• _Exercises_
a – Extract the passage on Bible reading, beginning at the words "My life verse" and stopping after the words "message to others.".
b – Pick out every line in the records below that contains the string "meters", matching its case exactly.

• _Selection_
(begin)
Now, I’ve never been one to look at circumstances like getting sick and say without doubt, “God made me sick so he could get my attention!” I just can’t say anything like that with certainty. But I definitely believe in a God who seeks us out and will redeem the difficult times in our lives for his glory. I read Matthew, Mark, and Luke and a good bit of John’s Gospel that week while I was sick. I’d love to say that I was a different person the very next week when I went back to school, but the process worked a bit more gradually than that. When I went back to doing the kinds of often-ill-advised things teenagers do, I was startled that Bible verses I had read would pop into my thoughts. My encounter with the Bible’s message that week began a process of change in my life that still continues manifesting itself to this day.

My life verse is Ezra 7:10, which I’ll quote from the NASB since that’s the version I originally memorized it in many years ago: “For Ezra had set his heart to study the law of the LORD and to practice it, and to teach His statutes and ordinances in Israel.” I’ve often said that I feel closest to God when studying the Bible and most in his will when teaching its message to others.

The Orthodox Study Bible

Orthodox Study Bible The Orthodox Study Bible. I use it for the daily lectionary readings, but I’ve also been using the two-year reading plan that comes with the Accordance edition of the OSB. Although I’ve read the Bible many times, I realized a while back that I’d never read an Old Testament based on the Septuagint (LXX), and I’d never read all the extra books in the LXX not found in most Protestant Bibles. The two-year plan in the Accordance edition of the OSB is perfect for slowly reading through the entire Bible. I also appreciate the notes in the OSB that are packed with Orthodox thought and practice as well as many quotations from the Church Fathers. Let me also add that the OSB may be of interest to non-Orthodox readers because its included Old Testament translation, the St. Athanasius Academy Septuagint, is the most readable LXX translation I’ve ever used. For non-Orthodox, the OSB would be worth purchasing just to get this translation.
(end)
• _Supplied data_
(begin)
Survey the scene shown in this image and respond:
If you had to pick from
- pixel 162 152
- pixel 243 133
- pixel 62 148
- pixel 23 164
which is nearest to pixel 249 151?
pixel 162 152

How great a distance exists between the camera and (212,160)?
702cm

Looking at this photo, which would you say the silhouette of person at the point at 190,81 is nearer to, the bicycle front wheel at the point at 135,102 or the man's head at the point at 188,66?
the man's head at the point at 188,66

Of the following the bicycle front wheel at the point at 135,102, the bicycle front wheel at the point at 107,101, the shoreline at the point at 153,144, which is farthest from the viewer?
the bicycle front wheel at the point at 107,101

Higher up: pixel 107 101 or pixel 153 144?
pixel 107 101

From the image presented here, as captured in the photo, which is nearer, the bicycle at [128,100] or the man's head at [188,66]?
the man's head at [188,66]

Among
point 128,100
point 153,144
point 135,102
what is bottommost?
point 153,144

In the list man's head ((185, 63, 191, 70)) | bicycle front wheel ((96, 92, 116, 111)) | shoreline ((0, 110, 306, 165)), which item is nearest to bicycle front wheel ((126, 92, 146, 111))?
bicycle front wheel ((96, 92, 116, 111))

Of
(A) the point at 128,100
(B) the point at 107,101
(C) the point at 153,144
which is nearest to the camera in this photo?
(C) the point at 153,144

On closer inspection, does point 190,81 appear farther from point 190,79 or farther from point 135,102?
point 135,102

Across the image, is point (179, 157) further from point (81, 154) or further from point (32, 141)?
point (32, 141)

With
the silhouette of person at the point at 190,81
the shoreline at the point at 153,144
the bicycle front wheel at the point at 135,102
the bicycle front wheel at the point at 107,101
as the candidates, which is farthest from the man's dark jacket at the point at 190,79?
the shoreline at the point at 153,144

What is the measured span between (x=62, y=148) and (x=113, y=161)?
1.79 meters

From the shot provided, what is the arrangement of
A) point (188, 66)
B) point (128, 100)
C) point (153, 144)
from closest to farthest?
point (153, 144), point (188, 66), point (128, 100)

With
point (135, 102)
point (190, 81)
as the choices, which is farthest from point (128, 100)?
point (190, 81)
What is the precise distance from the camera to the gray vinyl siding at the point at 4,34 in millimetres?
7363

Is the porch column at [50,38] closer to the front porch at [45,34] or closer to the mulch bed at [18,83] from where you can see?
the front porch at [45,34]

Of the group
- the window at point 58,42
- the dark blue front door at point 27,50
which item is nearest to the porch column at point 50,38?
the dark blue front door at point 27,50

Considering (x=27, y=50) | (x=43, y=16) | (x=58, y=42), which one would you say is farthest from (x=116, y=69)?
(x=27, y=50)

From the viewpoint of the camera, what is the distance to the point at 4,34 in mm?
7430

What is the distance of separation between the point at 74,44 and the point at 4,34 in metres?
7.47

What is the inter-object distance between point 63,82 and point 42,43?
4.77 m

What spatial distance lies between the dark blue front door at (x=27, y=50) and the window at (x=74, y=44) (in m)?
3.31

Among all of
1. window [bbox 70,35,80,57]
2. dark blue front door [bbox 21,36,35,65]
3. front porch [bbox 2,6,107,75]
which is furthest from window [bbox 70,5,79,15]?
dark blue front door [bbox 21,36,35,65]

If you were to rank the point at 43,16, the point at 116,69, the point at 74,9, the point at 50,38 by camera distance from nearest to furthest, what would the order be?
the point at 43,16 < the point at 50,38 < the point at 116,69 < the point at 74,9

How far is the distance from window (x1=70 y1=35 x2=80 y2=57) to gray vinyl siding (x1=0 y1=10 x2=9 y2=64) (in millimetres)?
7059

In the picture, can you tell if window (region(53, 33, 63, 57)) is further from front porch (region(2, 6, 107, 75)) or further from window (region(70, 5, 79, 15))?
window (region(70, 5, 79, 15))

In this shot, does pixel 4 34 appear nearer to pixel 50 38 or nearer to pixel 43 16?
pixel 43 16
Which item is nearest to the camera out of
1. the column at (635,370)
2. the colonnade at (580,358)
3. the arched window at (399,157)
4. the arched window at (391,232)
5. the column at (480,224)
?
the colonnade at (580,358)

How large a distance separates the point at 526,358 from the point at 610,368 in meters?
(end)
• _Per-task outputs_
a –
My life verse is Ezra 7:10, which I’ll quote from the NASB since that’s the version I originally memorized it in many years ago: “For Ezra had set his heart to study the law of the LORD and to practice it, and to teach His statutes and ordinances in Israel.” I’ve often said that I feel closest to God when studying the Bible and most in his will when teaching its message to others.

b –
1.79 meters
How large a distance separates the point at 526,358 from the point at 610,368 in meters?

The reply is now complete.